Hillary Clinton has long literally and figuratively stood beside Bill Clinton, fully embracing his policy moves to make the Democratic Party more centrist in the 1990s and defending him after his affair with a White House intern and subsequent impeachment.
But even as she remains a strong favorite to win the Democratic nomination, the 2016 campaign is forcing the former secretary of state to distance herself from her husband’s record.
Sanders’ latest target is the controversial welfare reform law Bill Clinton signed while president, which Sanders opposed as a congressman and said this week was unfairly targeted at the poor.
Sanders mentions voting against welfare reform. #NAN25
— Joy Reid (@JoyAnnReid) April 14, 2016
Liberal activists, particularly in the African-American community, have also criticized Bill Clinton’s presidency, arguing the 1990s, which both Clintons cast as an era of peace and prosperity, was also a time when the Democratic Party embraced a law-and-order vision that unfairly targeted blacks.

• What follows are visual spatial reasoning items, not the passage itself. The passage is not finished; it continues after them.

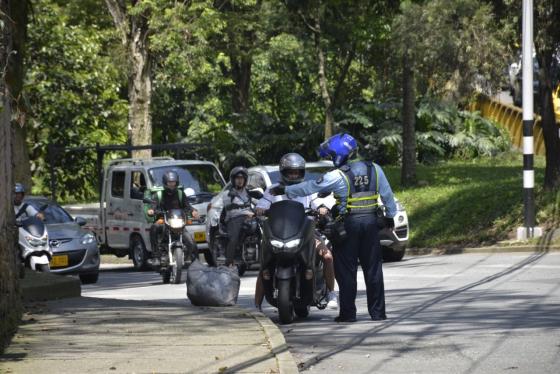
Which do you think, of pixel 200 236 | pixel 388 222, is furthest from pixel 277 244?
pixel 200 236

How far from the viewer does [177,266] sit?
2058 centimetres

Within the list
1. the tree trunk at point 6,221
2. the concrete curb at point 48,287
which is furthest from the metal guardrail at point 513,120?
the tree trunk at point 6,221

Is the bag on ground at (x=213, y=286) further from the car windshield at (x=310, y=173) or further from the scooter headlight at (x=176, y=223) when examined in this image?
the car windshield at (x=310, y=173)

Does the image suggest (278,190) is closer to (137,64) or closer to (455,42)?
(137,64)

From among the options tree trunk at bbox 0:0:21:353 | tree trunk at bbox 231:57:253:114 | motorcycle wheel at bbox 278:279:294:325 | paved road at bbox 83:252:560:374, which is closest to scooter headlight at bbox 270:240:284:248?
motorcycle wheel at bbox 278:279:294:325

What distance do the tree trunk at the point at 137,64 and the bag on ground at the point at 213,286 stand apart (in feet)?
59.5

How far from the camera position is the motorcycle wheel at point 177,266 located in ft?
67.6

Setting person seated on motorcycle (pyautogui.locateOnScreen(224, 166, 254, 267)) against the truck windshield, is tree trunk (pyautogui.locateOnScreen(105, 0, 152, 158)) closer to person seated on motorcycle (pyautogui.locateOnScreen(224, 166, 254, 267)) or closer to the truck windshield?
the truck windshield

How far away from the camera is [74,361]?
33.7ft

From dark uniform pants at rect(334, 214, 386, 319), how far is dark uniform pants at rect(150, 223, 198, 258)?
7721 mm

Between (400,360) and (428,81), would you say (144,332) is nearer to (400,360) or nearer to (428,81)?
(400,360)

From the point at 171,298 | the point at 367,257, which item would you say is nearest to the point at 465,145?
the point at 171,298

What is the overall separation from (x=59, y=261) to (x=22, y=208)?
105 cm

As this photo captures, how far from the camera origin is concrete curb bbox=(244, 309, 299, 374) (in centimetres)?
995
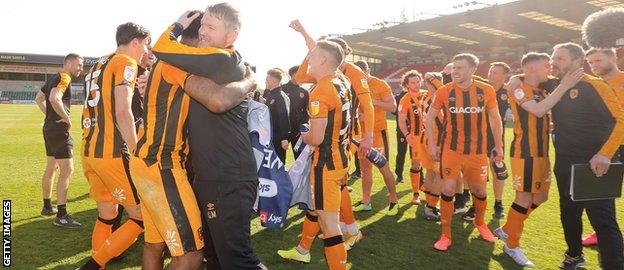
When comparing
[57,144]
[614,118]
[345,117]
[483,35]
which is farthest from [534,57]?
[483,35]

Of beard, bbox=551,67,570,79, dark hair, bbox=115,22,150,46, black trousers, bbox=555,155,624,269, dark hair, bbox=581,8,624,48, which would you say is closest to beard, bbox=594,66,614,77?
dark hair, bbox=581,8,624,48

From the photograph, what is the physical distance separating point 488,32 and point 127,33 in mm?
37116

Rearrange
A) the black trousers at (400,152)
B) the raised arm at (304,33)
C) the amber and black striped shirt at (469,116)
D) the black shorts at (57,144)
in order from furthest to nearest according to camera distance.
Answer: the black trousers at (400,152) < the black shorts at (57,144) < the amber and black striped shirt at (469,116) < the raised arm at (304,33)

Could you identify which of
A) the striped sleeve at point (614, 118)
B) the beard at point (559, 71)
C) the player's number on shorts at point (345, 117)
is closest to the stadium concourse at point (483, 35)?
the beard at point (559, 71)

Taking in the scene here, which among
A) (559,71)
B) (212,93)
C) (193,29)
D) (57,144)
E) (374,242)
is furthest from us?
(57,144)

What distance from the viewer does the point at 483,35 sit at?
3728 cm

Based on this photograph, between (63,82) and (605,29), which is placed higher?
(605,29)

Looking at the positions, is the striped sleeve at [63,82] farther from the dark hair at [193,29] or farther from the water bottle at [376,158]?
the water bottle at [376,158]

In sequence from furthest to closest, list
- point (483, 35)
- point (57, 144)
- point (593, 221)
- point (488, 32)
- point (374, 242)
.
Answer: point (483, 35)
point (488, 32)
point (57, 144)
point (374, 242)
point (593, 221)

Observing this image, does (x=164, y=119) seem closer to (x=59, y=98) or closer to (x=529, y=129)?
(x=529, y=129)

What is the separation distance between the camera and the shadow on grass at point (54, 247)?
400 cm

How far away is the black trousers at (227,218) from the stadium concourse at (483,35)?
29.2m

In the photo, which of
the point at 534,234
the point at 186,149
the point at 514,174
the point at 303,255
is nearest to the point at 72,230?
the point at 303,255

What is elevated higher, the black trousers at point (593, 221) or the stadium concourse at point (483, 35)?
the stadium concourse at point (483, 35)
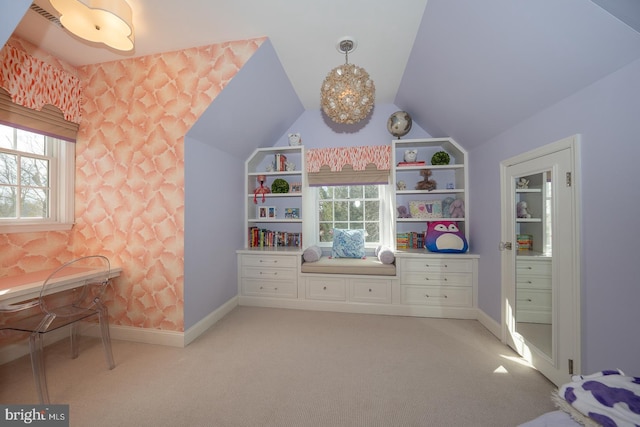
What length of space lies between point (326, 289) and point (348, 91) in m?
2.34

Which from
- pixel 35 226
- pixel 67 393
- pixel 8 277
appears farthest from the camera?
pixel 35 226

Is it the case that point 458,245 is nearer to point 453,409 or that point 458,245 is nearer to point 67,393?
point 453,409

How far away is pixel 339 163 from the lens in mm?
3504

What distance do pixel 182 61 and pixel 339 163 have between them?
213 cm

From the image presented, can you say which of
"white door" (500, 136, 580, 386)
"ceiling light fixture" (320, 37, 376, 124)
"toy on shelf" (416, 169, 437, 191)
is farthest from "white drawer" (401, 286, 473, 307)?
"ceiling light fixture" (320, 37, 376, 124)

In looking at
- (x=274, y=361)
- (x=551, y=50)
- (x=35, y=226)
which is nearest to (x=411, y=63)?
(x=551, y=50)

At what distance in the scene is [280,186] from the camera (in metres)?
3.59

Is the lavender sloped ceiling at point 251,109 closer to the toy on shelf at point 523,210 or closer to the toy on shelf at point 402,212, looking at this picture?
the toy on shelf at point 402,212

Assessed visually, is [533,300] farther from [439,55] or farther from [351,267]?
[439,55]

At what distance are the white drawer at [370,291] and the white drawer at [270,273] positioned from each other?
2.63 ft

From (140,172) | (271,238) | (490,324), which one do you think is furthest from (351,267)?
(140,172)

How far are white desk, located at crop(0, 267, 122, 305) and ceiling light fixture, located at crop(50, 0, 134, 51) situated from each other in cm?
184

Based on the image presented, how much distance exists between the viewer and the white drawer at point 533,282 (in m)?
1.87

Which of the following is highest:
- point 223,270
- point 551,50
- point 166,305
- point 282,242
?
point 551,50
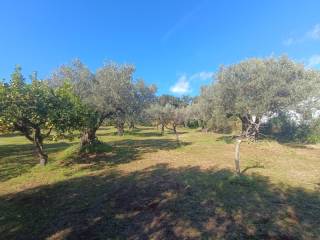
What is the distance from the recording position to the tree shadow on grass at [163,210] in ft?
27.8

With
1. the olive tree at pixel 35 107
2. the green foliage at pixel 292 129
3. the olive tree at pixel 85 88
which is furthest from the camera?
the green foliage at pixel 292 129

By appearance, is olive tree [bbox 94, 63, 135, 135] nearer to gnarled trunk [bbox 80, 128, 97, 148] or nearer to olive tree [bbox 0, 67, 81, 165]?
gnarled trunk [bbox 80, 128, 97, 148]

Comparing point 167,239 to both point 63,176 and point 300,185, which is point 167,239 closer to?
point 300,185

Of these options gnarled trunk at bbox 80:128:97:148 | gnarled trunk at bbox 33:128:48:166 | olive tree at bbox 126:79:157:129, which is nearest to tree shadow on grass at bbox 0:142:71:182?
gnarled trunk at bbox 33:128:48:166

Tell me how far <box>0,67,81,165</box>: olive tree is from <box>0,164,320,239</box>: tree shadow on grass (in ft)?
14.8

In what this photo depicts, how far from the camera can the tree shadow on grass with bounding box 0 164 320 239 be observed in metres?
8.48

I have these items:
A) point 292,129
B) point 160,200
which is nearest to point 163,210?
point 160,200

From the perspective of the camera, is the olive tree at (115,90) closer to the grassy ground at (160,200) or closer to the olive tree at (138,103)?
the olive tree at (138,103)

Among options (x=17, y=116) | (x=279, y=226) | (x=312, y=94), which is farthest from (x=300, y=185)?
(x=312, y=94)

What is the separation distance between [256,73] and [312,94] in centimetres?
696

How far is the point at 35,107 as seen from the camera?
623 inches

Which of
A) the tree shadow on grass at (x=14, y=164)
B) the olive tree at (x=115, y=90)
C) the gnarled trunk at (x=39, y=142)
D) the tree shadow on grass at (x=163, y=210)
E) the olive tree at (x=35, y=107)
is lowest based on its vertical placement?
the tree shadow on grass at (x=163, y=210)

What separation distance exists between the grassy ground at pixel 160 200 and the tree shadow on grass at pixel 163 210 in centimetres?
3

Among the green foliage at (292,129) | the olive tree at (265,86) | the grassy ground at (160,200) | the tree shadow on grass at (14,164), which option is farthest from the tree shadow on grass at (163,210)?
the green foliage at (292,129)
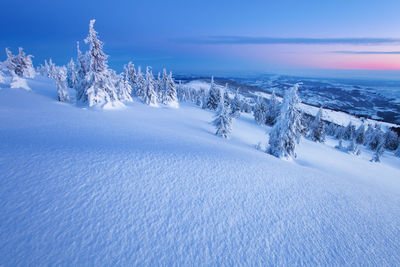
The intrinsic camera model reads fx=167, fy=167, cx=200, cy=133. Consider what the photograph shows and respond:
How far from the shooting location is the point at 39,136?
792 centimetres

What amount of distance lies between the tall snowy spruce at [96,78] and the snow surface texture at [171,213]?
15.1 metres

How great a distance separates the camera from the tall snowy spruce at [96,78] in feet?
65.1

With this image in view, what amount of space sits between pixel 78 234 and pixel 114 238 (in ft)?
2.34

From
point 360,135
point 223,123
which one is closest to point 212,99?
point 223,123

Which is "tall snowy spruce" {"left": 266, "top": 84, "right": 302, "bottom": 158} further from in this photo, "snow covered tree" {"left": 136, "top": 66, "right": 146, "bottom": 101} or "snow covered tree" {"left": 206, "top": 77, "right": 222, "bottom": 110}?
"snow covered tree" {"left": 136, "top": 66, "right": 146, "bottom": 101}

RELATED: Analysis: The complex history of the controversial 1994 crime bill
Amid this backlash, Hillary Clinton has carefully defended her husband, but not entirely his record. She has called for new laws to combat racial profiling and broadly reform the criminal justice system, moves that would in effect reverse some of the policies of her husband.
When Sanders suggested Hillary Clinton had used a “racist term, and everybody knew it was a racist term” in suggesting there were “super-predators” in the 1990s who were driving the increase in the crime rate, the former secretary of state did not bother to defend herself against a very sharp charge, instead highlighting her proposals for the future.

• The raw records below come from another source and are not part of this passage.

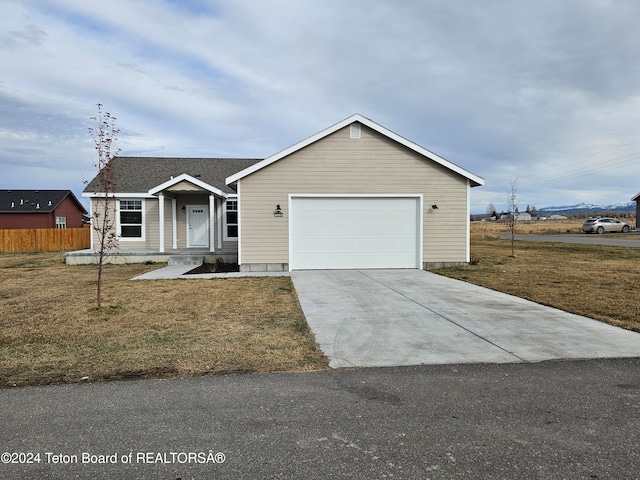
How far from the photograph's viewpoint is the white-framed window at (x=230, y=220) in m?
18.7

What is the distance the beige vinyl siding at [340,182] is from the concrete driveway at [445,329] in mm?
4044

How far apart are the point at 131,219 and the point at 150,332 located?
1386cm

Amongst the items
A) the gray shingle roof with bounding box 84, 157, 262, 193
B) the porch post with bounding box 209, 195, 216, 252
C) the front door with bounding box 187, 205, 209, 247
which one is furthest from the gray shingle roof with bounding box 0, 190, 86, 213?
the porch post with bounding box 209, 195, 216, 252

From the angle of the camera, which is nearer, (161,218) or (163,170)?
(161,218)

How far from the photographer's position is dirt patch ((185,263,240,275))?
13.9m

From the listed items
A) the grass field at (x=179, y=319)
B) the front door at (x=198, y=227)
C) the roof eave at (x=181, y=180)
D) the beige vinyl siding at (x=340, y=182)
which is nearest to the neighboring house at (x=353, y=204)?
the beige vinyl siding at (x=340, y=182)

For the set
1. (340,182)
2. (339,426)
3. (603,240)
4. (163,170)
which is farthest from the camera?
(603,240)

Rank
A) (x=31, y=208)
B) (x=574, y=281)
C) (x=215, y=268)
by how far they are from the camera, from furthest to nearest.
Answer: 1. (x=31, y=208)
2. (x=215, y=268)
3. (x=574, y=281)

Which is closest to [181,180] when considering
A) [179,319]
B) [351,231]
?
[351,231]

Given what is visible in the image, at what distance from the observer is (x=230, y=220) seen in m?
18.8

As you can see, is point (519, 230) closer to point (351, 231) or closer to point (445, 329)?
point (351, 231)

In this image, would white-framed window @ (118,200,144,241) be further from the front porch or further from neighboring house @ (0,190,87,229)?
neighboring house @ (0,190,87,229)

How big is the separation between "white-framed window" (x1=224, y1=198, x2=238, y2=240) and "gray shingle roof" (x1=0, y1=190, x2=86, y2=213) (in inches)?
924

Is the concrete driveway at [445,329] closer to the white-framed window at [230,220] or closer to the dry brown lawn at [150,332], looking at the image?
the dry brown lawn at [150,332]
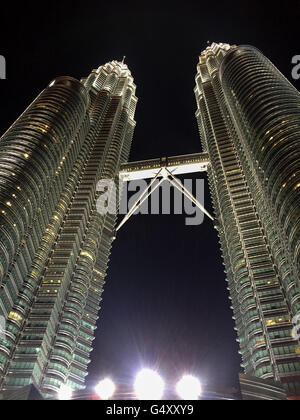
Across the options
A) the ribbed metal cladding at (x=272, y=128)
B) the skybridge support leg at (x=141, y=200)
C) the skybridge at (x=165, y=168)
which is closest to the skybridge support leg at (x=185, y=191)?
the skybridge at (x=165, y=168)

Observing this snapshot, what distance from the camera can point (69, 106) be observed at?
91562mm

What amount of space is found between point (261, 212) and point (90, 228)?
3613 cm

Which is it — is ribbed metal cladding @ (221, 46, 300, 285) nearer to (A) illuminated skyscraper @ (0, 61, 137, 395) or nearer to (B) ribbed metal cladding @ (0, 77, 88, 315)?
(B) ribbed metal cladding @ (0, 77, 88, 315)

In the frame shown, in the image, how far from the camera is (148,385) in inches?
1330

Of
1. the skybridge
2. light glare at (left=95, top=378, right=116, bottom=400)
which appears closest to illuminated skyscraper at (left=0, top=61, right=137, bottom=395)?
the skybridge

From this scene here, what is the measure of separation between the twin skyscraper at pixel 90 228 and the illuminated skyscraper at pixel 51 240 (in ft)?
0.67

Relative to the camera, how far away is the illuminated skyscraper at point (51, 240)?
65438 millimetres

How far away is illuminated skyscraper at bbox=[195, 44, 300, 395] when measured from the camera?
6066cm

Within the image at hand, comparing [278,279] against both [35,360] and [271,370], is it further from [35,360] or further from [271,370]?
[35,360]

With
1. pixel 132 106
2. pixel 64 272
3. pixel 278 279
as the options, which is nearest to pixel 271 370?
pixel 278 279

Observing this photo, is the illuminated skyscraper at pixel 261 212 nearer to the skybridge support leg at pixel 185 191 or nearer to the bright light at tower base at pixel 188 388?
the skybridge support leg at pixel 185 191

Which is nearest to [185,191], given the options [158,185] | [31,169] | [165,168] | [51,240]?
[158,185]

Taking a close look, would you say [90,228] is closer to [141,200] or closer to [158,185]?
[141,200]
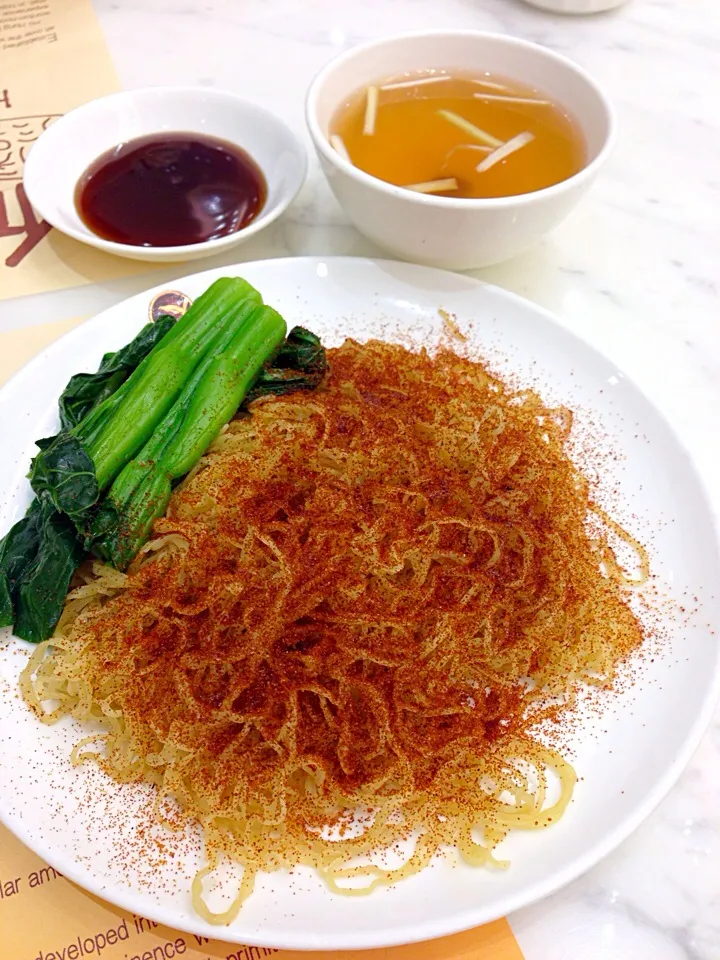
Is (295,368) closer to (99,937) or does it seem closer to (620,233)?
(99,937)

“The Black Lives Matter movement has been incredibly effective at challenging many political orthodoxies and these policies,” said Julian Zelizer, a political historian at Princeton University. “The movement has exposed the racialized nature of these policy debates and raised crucial questions about reform.”
For his part, Sanders has also aligned himself with Jesse Jackson, whose racial protest tactics Bill Clinton has criticized in the past.
Politically, it’s not clear these attacks on the 90s-era policies and her husband’s record are having much impact on Hillary Clinton.
The former secretary of state holds a significant lead over Sanders among pledged delegates and is way ahead of him among so-called superdelegates. And despite sharp criticism of Clinton by black intellectuals like Michelle Alexander, author of an influential book called “The New Jim Crow” that lambastes the criminal justice policies of the 1980s and 1990s, Clinton is winning the Democratic primary largely because of her strong support with black voters.
But the debate on the campaign trail illustrates a profound rethinking and reshaping of the Democratic Party.
Bill Clinton ran for president in 1992 facing two different challenges.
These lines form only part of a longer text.